A hockey-mad nation, already brimming with pride as Olympic hosts, exploded in celebration yesterday as Sidney Crosby scored to end a tightrope-tense men’s hockey thriller against the United States and cap the Games with Canada’s record-setting 14th gold medal.
Vancouver’s downtown core erupted in a deafening din after Crosby put the puck through Ryan Miller’s legs 7:40 into overtime to make it 3-2, avenging the U.S. domination of the Olympic podium and forcing the U.S. to settle for silver.
Overtime wouldn’t have been necessary but for a heart-rending goal by U.S. winger Zach Parise with less than half a minute left of regulation.
When Crosby scored, the rafters shook at Canada Hockey Place with the capacity crowd in a collective spasm of joy.
The 14th gold medal gave Canada a storybook ending to its 17-day Olympic epic.

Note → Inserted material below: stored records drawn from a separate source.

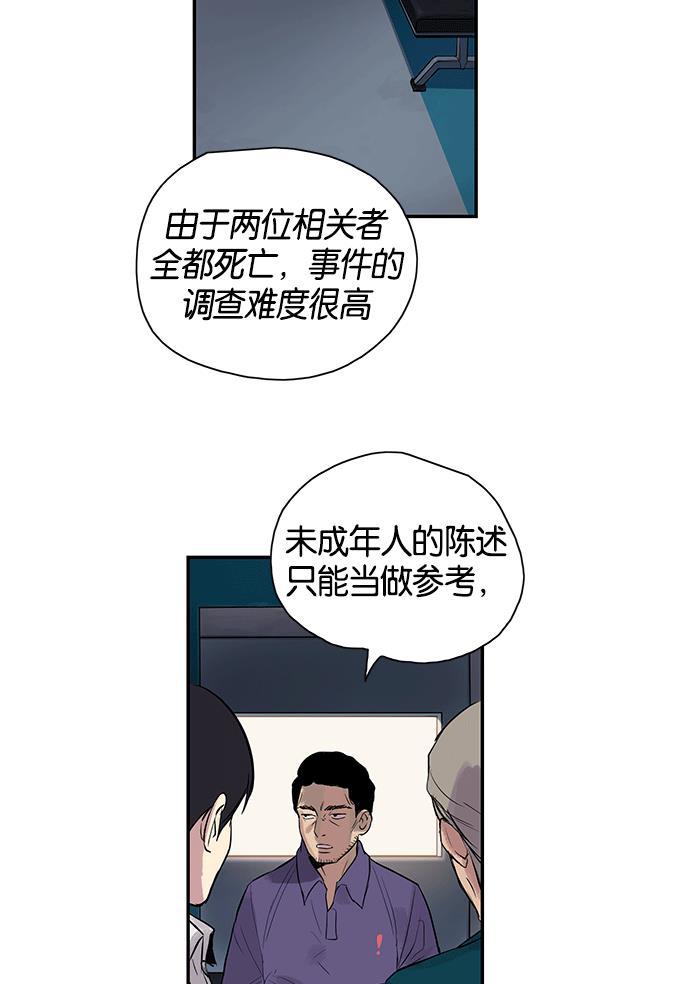 两界双星韩漫全集-第4话无删减无遮挡章节图片 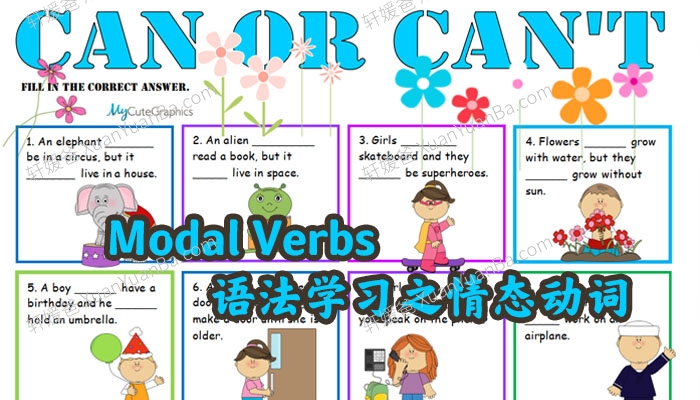 《语法学习之情态动词Modal Verbs》活动练习纸9张可编辑打印PDF 百度云网盘下载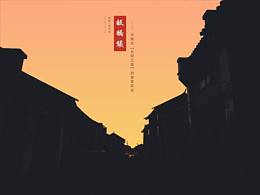 云南·保山·板橋鎮(zhèn)
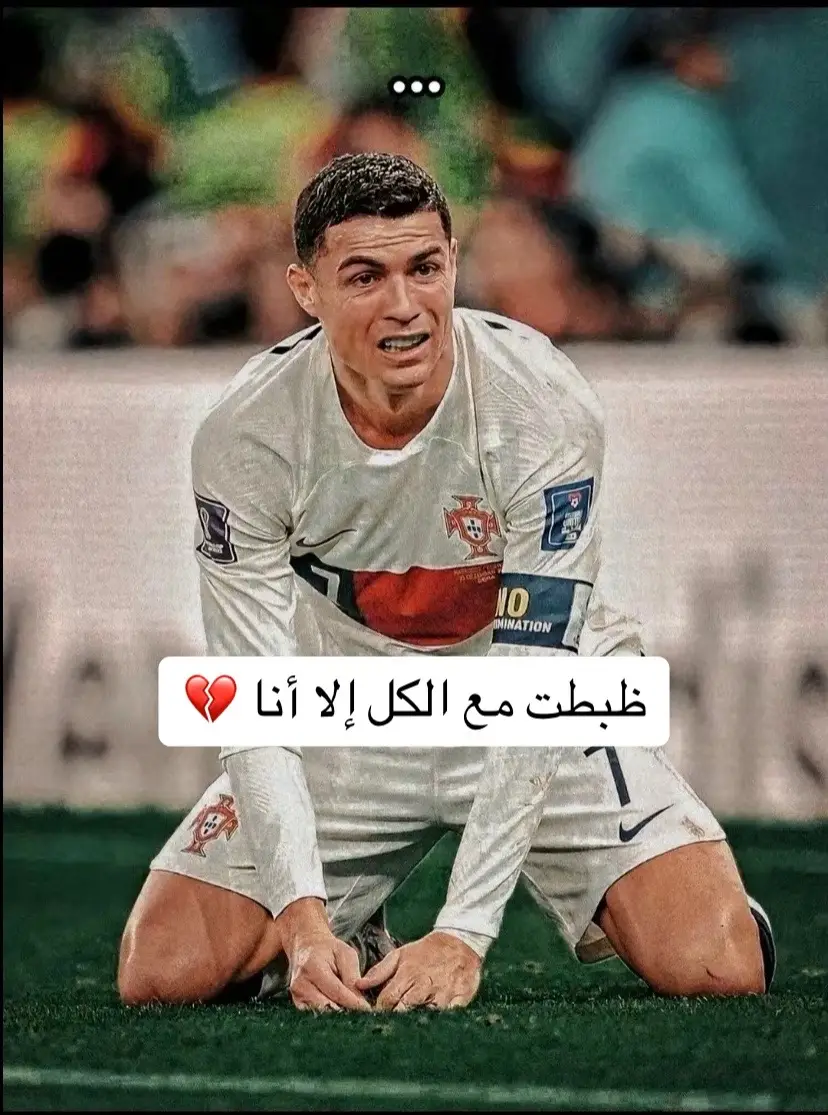 ظبطت مع الكل إلا أنا 💔. #الجزء_الاول #اكسبلور #fotball #مسموح_التخريب #fyp #cristianoronaldo #ظبطت_مع_الكل_الا_انا🥺🥀 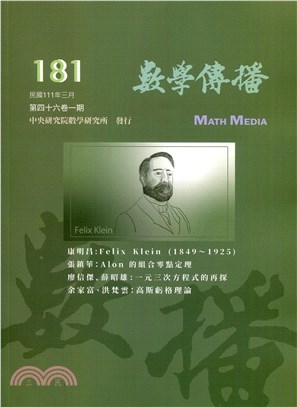 數學傳播季刊181第四十六卷第一期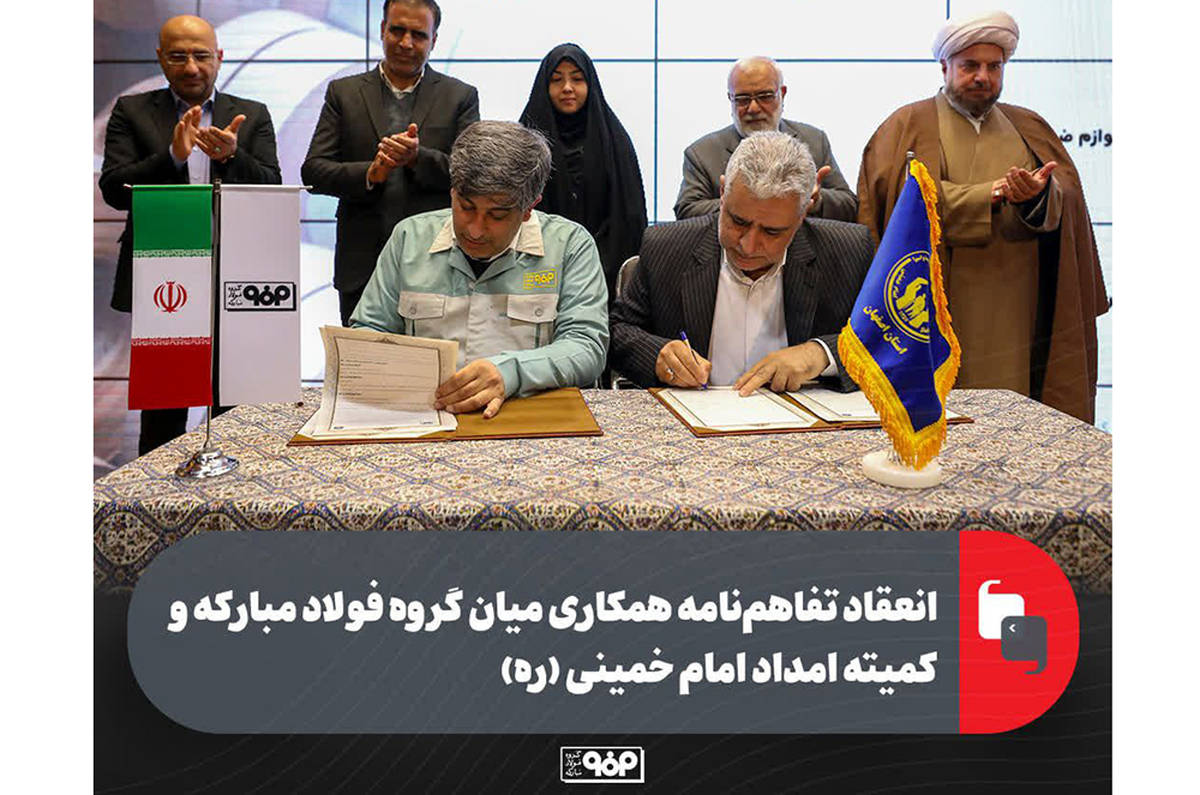 انعقاد تفاهم‌نامه همکاری میان گروه فولاد مبارکه و کمیته امداد امام خمینی (ره)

It established a new record for the most top-tier podium finishes in a Winter Olympics, a record previously established by the Soviet Union in 1976 and tied by Norway in 2002.
It also sets a new benchmark for the most gold medals awarded to a host nation at a Winter Games.
Canada’s total of 26 medals, including seven silver and five bronze, was the country’s best ever at a Winter Olympics. The previous best was 24 in Turin in 2006.
The total of 26 left Canada in third place overall behind the United States and Germany.
The closing ceremonies began just hours after the hockey game, with figure skater Joannie Rochette carrying the host country’s flag.
In the only other medal event taking place yesterday, the men’s 50-kilometre classic cross-country ski race, Devon Kershaw of Sudbury, just missed out on a podium finish, placing fifth.